Altra ditta italiana presente nei files e che è arrivata lontano è la Expert Systems. Quartier generale a Modena, uffici a Londra, Washington, Chicago e partner eccellenti come Eni, Ansa, il gruppo Rizzoli e il Sole 24 Ore; la Expert ha messo a punto Cogito, un programma di “intelligence semantica” che setaccia giacimenti di informazioni enormi per analizzare il significato e le relazioni tra le parole. Perché ormai il flusso di dati è uno tsunami: “Ogni giorno si producono 15 milioni di miliardi di nuove informazioni”, scrive l’azienda nella brochure, “si fanno 15 milioni di ricerche al mese, un terzo delle quali non raggiunge i risultati sperati”. Una memoria informatica collettiva e globale, spesso raccolta legittimamente per conto dei magistrati ma che resta poi in mani private.

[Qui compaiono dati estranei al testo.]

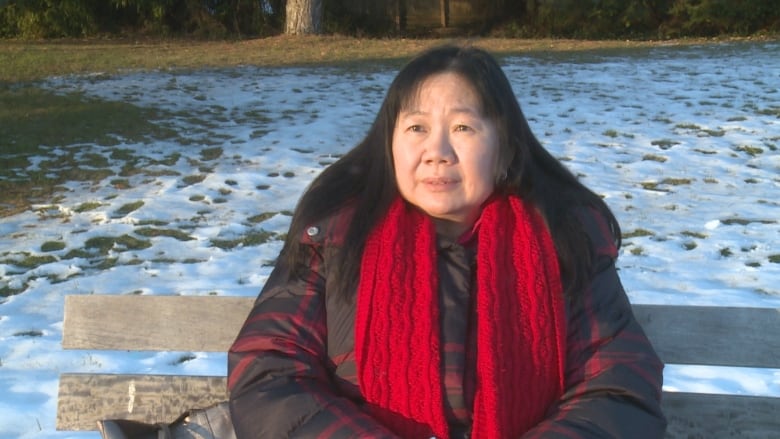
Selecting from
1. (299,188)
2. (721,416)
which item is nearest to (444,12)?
(299,188)

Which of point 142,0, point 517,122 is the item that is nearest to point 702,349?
point 517,122

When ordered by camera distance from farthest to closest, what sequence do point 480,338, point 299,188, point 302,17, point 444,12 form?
point 444,12
point 302,17
point 299,188
point 480,338

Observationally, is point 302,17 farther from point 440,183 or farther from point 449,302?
point 449,302

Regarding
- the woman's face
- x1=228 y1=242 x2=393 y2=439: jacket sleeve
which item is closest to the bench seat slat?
x1=228 y1=242 x2=393 y2=439: jacket sleeve

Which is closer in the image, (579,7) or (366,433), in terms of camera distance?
(366,433)

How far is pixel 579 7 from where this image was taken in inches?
910

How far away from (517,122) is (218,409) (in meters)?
1.11

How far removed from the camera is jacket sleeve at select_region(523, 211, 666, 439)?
2.30 m

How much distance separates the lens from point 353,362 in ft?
8.02

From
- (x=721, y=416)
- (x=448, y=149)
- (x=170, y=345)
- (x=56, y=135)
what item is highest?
(x=448, y=149)

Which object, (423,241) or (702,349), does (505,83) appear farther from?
(702,349)

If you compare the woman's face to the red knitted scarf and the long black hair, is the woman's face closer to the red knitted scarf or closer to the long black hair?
the long black hair

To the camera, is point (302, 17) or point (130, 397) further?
point (302, 17)

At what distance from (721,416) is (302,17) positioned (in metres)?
17.0
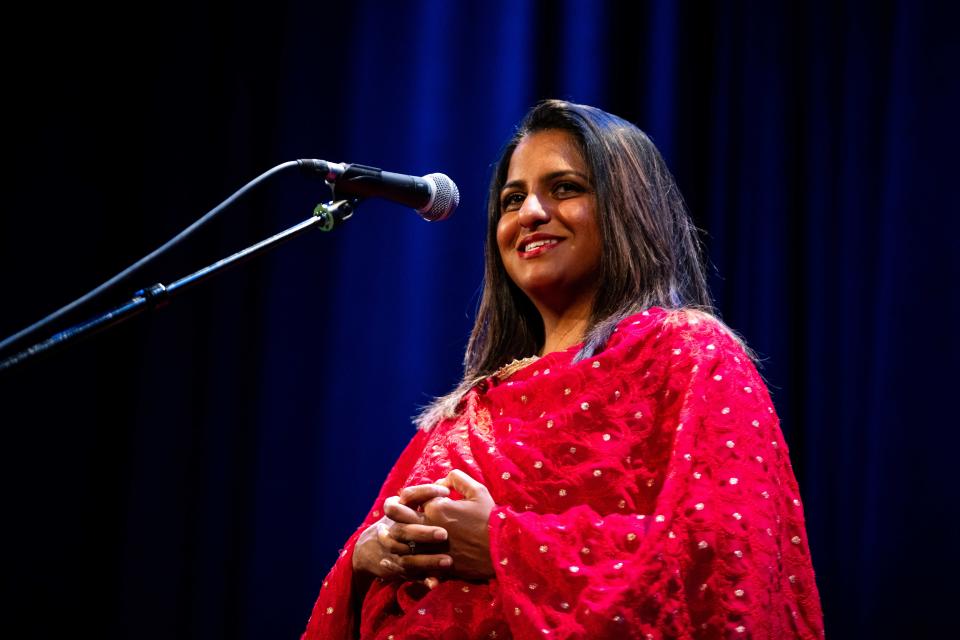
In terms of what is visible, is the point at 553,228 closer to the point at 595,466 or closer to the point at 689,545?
the point at 595,466

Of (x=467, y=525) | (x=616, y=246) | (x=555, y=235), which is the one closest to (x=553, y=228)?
(x=555, y=235)

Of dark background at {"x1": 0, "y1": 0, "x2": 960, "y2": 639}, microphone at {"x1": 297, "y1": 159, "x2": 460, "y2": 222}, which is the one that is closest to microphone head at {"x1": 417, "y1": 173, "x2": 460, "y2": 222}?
microphone at {"x1": 297, "y1": 159, "x2": 460, "y2": 222}

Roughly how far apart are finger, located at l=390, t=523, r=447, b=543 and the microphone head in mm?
541

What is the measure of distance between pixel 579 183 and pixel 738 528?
32.5 inches

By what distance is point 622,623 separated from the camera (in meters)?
1.17

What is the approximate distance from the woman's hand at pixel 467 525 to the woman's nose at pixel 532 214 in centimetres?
60

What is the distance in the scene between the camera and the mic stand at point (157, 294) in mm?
1191

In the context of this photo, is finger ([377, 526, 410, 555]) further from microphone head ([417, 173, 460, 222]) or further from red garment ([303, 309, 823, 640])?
microphone head ([417, 173, 460, 222])

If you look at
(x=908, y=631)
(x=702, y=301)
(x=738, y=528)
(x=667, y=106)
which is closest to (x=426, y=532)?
(x=738, y=528)

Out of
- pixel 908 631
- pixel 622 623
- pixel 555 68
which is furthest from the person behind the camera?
pixel 555 68

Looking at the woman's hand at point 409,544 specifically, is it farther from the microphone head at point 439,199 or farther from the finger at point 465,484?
the microphone head at point 439,199

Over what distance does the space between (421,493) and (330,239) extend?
5.06 feet

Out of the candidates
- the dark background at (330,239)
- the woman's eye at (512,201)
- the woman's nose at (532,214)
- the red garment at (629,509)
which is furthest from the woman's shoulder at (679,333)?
the dark background at (330,239)

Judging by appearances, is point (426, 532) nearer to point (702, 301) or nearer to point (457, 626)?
point (457, 626)
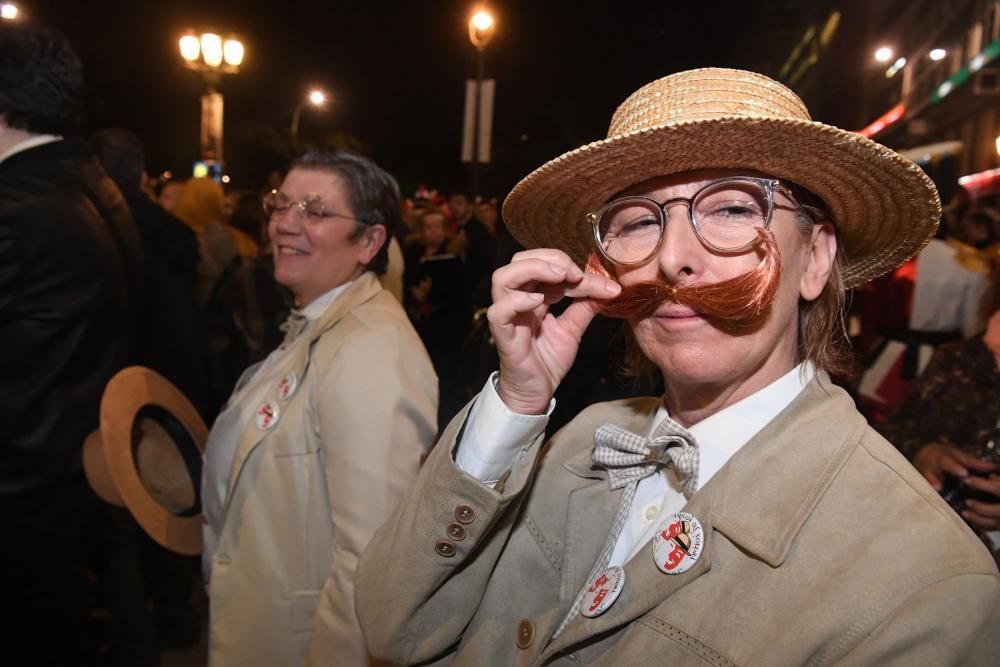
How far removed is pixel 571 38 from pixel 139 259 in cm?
571

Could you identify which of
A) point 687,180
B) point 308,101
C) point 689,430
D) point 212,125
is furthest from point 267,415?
point 308,101

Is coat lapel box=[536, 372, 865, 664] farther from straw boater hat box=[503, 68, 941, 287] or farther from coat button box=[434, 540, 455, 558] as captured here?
straw boater hat box=[503, 68, 941, 287]

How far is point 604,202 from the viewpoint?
6.03ft

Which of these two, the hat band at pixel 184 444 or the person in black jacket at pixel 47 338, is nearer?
the person in black jacket at pixel 47 338

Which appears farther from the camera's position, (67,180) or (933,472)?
(67,180)

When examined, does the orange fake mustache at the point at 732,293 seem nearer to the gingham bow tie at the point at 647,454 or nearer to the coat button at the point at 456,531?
the gingham bow tie at the point at 647,454

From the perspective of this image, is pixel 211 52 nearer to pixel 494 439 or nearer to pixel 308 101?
pixel 494 439

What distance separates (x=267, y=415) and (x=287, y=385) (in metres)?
0.12

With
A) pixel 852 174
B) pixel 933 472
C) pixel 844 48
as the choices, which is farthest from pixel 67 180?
pixel 844 48

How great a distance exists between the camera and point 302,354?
2525 mm

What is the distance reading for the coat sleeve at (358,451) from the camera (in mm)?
2186

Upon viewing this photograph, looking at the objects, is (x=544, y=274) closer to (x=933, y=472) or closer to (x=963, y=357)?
(x=933, y=472)

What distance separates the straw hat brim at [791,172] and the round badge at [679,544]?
0.74 m

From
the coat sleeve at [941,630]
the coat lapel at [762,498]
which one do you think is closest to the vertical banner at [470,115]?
the coat lapel at [762,498]
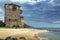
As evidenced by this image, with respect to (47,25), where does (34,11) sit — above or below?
above

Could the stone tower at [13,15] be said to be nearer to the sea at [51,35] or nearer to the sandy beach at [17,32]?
the sandy beach at [17,32]

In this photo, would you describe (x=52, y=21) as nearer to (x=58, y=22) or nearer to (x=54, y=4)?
(x=58, y=22)

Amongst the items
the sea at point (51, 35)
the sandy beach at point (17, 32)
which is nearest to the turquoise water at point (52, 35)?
the sea at point (51, 35)

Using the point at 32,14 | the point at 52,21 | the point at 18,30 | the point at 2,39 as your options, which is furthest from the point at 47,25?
the point at 2,39

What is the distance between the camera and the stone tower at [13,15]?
3.05 m

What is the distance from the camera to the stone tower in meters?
3.05

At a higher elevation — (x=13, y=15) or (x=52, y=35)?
(x=13, y=15)

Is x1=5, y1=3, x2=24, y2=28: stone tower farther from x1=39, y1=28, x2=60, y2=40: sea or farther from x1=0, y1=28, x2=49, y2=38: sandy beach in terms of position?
x1=39, y1=28, x2=60, y2=40: sea

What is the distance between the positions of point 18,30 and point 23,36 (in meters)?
0.15

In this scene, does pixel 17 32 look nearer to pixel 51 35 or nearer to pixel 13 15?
pixel 13 15

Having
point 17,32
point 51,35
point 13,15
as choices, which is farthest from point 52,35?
point 13,15

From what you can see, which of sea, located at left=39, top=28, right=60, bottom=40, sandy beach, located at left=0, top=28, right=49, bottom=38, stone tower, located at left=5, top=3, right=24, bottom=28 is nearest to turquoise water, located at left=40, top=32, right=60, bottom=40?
sea, located at left=39, top=28, right=60, bottom=40

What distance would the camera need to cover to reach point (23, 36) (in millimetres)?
3039

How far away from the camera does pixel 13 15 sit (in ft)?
10.0
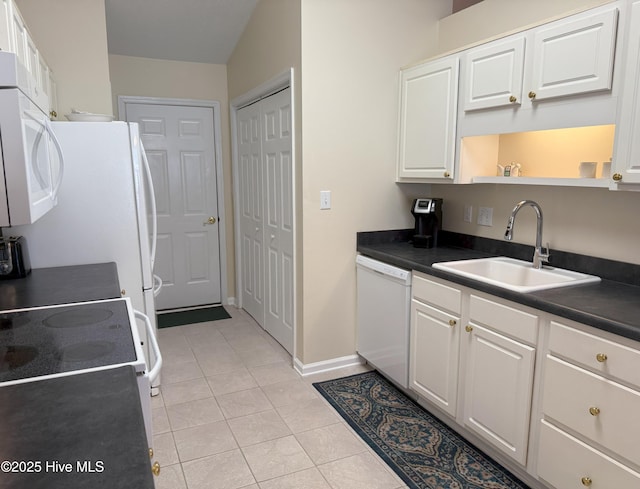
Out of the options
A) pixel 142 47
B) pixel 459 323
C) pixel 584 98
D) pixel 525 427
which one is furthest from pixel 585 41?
pixel 142 47

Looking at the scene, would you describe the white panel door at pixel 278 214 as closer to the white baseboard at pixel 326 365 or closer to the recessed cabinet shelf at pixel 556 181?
the white baseboard at pixel 326 365

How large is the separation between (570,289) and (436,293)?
0.63m

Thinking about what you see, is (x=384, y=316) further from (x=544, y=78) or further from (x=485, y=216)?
(x=544, y=78)

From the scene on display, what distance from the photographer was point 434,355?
8.06 feet

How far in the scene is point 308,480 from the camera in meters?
2.07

Il problema in Italia e nel mondo è stabilire regole e autorità che tutelino questi giacimenti di registrazioni e stronchino le mire dei furbetti.

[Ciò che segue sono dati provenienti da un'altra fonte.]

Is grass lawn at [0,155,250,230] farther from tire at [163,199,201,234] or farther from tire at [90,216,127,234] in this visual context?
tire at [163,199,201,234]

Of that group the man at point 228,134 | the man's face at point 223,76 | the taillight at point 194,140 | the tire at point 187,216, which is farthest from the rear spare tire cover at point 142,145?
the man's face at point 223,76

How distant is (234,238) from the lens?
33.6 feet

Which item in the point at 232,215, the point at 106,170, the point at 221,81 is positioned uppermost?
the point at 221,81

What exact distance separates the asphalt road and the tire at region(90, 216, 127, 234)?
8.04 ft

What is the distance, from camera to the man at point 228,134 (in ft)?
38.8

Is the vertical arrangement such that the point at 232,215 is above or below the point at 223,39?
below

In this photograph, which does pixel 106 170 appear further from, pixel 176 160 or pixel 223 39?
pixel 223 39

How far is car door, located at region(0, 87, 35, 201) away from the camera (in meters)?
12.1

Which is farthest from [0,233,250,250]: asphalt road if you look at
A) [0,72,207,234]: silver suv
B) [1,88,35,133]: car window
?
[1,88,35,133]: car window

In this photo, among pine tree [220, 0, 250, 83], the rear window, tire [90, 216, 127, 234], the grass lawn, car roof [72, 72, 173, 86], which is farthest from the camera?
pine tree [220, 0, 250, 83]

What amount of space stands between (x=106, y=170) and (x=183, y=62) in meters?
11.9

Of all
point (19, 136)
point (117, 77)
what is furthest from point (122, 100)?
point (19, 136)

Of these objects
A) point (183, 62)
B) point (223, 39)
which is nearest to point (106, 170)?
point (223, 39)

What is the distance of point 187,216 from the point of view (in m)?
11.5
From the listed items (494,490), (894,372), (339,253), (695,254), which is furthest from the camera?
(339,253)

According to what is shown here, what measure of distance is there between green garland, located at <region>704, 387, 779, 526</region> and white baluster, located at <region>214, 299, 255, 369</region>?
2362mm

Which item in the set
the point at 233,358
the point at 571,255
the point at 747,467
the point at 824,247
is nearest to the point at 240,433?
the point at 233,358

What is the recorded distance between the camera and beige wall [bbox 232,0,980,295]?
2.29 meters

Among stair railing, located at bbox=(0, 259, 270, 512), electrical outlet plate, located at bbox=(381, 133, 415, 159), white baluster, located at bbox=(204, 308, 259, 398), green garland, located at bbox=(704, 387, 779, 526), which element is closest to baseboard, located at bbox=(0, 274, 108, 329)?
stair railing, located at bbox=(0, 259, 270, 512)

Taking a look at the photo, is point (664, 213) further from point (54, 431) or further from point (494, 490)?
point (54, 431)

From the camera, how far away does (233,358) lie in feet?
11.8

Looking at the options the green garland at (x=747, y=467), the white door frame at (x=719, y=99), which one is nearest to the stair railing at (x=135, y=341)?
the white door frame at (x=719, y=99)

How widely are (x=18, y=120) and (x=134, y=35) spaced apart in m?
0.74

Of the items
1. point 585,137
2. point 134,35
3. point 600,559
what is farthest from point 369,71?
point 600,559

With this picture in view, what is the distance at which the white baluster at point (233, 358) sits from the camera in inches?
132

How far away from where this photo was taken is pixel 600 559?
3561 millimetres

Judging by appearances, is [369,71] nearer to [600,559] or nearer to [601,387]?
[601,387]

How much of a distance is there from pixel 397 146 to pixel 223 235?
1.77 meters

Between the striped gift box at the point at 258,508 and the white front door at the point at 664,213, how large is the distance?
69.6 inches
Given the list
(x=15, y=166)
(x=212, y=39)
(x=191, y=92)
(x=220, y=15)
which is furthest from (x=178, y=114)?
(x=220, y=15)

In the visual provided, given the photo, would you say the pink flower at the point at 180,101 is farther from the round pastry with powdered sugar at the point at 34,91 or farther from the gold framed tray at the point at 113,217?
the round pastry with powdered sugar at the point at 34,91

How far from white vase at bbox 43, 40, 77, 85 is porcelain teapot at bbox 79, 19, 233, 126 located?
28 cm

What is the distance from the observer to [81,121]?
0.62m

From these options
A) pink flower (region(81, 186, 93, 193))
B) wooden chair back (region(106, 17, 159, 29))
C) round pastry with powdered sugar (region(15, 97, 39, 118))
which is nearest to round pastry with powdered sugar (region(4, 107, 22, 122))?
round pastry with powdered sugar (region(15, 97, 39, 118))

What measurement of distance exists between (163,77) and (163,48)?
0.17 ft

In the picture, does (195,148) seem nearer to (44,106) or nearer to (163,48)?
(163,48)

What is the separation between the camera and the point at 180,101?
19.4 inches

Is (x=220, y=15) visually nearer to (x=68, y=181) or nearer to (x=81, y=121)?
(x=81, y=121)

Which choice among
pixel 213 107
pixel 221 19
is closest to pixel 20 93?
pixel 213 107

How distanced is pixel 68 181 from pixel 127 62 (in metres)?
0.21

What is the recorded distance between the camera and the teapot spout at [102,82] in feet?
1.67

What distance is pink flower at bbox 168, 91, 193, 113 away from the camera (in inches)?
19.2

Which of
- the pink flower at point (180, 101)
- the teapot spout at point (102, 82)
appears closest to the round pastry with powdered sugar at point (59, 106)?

Da noi ci sono già state fughe clamorose: l’intercettazione di Piero Fassino sulle scalate bancarie consegnata a Silvio Berlusconi dai manager dell’azienda che l’aveva realizzata su incarico dei pm. E gli “Spy Files” di WikiLeaks mostrano come ormai il mercato sia così grande da rendere impossibili i controlli delle autorità statali. Persino l’ex premier pochi giorni fa si è lamentato di essere stato intercettato da “sette fonti diverse”, ma anche lui dichiara di averlo fatto accertare “da un privato”: i nuovi padroni della privacy elettronica.